作者
Hongyan Long,Yang Deng,Yaoguang Guo,Zhencai Shen,Yuzhu Zhang,Ji Bao,Yang He
摘要
Background The application of large language models (LLMs) in medicine is rapidly advancing. However, evaluating LLM capabilities in specialized domains such as traditional Chinese medicine (TCM), which possesses a unique theoretical system and cognitive framework, remains a sizable challenge. Objective This study aimed to provide an empirical evaluation of different LLM types in the specialized domain of TCM stroke. Methods The Traditional Chinese Medicine-Stroke Evaluation Dataset (TCM-SED), a 203-question benchmark, was systematically constructed. The dataset includes 3 paradigms (short-answer questions, multiple-choice questions, and essay questions) and covers multiple knowledge dimensions, including diagnosis, pattern differentiation and treatment, herbal formulas, acupuncture, interpretation of classical texts, and patient communication. Gold standard answers were established through a multiexpert cross-validation and consensus process. The TCM-SED was subsequently used to comprehensively test 2 representative LLM models: GPT-4o (a leading international general-purpose model) and DeepSeek-R1 (a large model primarily trained on Chinese corpora).
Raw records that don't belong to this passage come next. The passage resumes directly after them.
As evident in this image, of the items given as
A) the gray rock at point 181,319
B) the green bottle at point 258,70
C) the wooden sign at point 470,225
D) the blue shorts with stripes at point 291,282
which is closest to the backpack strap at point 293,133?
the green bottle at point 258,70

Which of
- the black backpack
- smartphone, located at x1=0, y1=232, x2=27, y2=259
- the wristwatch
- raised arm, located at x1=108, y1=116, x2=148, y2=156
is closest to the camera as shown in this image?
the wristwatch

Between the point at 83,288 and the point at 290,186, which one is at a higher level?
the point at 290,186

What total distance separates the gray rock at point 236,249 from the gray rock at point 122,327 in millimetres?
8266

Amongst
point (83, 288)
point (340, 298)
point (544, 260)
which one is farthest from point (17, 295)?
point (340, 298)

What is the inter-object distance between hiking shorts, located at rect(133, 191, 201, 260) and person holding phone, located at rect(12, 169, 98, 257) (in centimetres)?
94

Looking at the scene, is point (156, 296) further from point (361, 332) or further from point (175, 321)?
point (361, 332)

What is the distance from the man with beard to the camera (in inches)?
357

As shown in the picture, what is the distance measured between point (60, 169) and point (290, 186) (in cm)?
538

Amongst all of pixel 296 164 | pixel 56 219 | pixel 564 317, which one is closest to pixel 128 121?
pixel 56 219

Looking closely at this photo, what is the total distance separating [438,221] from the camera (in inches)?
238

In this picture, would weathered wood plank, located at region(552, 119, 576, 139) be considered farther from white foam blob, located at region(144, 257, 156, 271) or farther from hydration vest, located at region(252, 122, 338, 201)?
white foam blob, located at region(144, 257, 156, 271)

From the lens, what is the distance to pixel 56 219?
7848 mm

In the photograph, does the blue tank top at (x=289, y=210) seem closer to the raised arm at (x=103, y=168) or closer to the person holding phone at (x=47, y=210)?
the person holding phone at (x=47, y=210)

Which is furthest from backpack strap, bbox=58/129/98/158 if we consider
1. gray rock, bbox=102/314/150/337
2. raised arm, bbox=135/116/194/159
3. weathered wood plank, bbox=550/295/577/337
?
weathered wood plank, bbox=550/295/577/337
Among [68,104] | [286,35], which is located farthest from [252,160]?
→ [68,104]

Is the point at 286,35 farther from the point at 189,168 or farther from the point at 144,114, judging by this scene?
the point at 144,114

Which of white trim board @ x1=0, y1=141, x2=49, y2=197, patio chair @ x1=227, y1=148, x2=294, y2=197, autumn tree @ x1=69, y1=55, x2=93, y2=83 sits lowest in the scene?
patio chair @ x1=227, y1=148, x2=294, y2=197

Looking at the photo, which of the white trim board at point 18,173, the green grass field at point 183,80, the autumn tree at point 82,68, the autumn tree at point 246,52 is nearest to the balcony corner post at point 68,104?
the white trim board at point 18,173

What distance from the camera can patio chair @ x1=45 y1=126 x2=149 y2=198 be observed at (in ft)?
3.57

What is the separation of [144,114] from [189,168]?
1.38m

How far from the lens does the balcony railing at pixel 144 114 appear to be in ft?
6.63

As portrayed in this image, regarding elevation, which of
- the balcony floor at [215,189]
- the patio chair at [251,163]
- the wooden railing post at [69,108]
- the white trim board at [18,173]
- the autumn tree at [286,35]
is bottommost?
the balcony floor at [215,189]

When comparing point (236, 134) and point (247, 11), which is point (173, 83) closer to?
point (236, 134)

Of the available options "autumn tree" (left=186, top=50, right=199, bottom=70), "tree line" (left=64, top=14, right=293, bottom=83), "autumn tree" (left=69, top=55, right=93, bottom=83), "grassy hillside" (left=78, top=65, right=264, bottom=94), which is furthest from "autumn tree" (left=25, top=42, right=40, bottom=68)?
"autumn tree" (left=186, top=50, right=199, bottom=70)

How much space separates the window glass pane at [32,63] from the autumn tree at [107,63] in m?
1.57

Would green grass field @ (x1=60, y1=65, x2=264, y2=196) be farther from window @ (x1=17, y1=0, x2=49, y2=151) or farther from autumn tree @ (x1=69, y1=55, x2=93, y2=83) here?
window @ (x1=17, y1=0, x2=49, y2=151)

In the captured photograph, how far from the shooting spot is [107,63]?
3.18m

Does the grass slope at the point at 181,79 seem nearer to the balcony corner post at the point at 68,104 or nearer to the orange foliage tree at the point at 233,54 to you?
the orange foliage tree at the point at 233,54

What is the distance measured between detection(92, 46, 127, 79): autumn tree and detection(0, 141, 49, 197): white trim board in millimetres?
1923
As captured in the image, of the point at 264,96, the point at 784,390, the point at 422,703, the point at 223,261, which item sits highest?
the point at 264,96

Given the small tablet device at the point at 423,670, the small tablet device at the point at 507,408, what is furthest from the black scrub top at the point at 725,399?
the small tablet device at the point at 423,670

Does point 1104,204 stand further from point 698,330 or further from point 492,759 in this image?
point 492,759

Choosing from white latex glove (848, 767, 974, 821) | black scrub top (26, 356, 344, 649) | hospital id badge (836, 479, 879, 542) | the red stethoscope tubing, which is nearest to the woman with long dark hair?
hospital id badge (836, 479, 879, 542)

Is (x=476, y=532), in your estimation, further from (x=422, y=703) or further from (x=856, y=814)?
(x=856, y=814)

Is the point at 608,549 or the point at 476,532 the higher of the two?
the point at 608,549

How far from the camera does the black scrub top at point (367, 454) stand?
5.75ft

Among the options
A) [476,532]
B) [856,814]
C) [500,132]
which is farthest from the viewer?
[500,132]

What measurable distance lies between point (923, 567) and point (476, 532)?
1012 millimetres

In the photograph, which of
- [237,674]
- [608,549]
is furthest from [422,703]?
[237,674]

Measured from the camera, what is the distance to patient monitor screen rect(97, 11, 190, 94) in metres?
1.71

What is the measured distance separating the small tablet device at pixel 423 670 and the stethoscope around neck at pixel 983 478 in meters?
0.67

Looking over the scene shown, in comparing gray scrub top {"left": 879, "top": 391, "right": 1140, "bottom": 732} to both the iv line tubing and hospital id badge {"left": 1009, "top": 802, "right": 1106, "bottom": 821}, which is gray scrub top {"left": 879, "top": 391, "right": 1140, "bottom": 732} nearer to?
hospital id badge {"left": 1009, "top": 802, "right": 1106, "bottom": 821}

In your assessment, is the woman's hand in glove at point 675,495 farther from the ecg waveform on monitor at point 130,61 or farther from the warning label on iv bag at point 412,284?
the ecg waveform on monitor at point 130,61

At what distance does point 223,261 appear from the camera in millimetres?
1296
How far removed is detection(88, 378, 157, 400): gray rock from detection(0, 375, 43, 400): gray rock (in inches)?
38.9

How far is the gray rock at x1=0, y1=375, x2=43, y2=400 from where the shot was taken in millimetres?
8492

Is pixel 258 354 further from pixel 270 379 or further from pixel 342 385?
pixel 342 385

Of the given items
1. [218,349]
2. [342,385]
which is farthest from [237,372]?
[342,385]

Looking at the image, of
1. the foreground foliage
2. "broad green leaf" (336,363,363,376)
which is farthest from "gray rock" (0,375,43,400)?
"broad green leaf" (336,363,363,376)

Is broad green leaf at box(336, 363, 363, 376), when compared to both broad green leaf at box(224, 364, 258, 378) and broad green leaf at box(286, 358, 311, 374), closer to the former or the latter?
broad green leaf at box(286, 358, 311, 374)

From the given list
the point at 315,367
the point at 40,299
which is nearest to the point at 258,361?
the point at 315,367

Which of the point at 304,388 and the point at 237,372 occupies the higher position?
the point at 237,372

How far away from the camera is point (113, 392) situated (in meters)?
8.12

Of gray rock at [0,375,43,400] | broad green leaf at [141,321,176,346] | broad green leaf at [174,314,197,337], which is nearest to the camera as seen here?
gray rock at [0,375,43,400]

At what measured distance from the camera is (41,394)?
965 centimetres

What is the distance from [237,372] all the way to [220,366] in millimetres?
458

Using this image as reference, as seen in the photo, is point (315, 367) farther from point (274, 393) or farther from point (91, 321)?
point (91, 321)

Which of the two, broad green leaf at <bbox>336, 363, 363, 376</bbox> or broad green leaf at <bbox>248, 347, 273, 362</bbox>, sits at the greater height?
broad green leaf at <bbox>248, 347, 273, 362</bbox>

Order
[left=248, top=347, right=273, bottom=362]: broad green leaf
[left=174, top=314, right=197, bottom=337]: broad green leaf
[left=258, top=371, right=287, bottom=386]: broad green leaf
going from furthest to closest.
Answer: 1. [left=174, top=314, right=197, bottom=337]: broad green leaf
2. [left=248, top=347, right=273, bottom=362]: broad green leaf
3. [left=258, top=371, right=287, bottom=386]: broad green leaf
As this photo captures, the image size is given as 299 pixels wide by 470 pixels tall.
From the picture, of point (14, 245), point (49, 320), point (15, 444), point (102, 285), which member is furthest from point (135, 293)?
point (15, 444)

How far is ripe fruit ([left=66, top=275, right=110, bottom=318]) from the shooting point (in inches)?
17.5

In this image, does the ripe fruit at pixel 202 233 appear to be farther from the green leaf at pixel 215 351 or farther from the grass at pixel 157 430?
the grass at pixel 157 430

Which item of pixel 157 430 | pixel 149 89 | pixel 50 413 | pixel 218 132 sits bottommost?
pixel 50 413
Results The test results revealed a differentiation in model capabilities across cognitive levels. In objective sections emphasizing precise knowledge recall, DeepSeek-R1 comprehensively outperformed GPT-4o, achieving an accuracy lead of more than 17% in the multiple-choice section (96/137, 70.1% vs 72/137, 52.6%, respectively). Conversely, in the essay section, which tested knowledge integration and complex reasoning, GPT-4o’s performance notably surpassed that of DeepSeek-R1. For instance, in the interpretation of classical texts category, GPT-4o achieved a scoring rate of 90.5% (181/200), far exceeding DeepSeek-R1 (147/200, 73.5%). Conclusions This empirical study demonstrates that Chinese-centric models have a substantial advantage in static knowledge tasks within the TCM domain, whereas leading general-purpose models exhibit stronger dynamic reasoning and content generation capabilities. The TCM-SED, developed as the benchmark for this study, serves as an effective quantitative tool for evaluating and selecting appropriate LLMs for TCM scenarios. It also offers a valuable data foundation and a new research direction for future model optimization and alignment.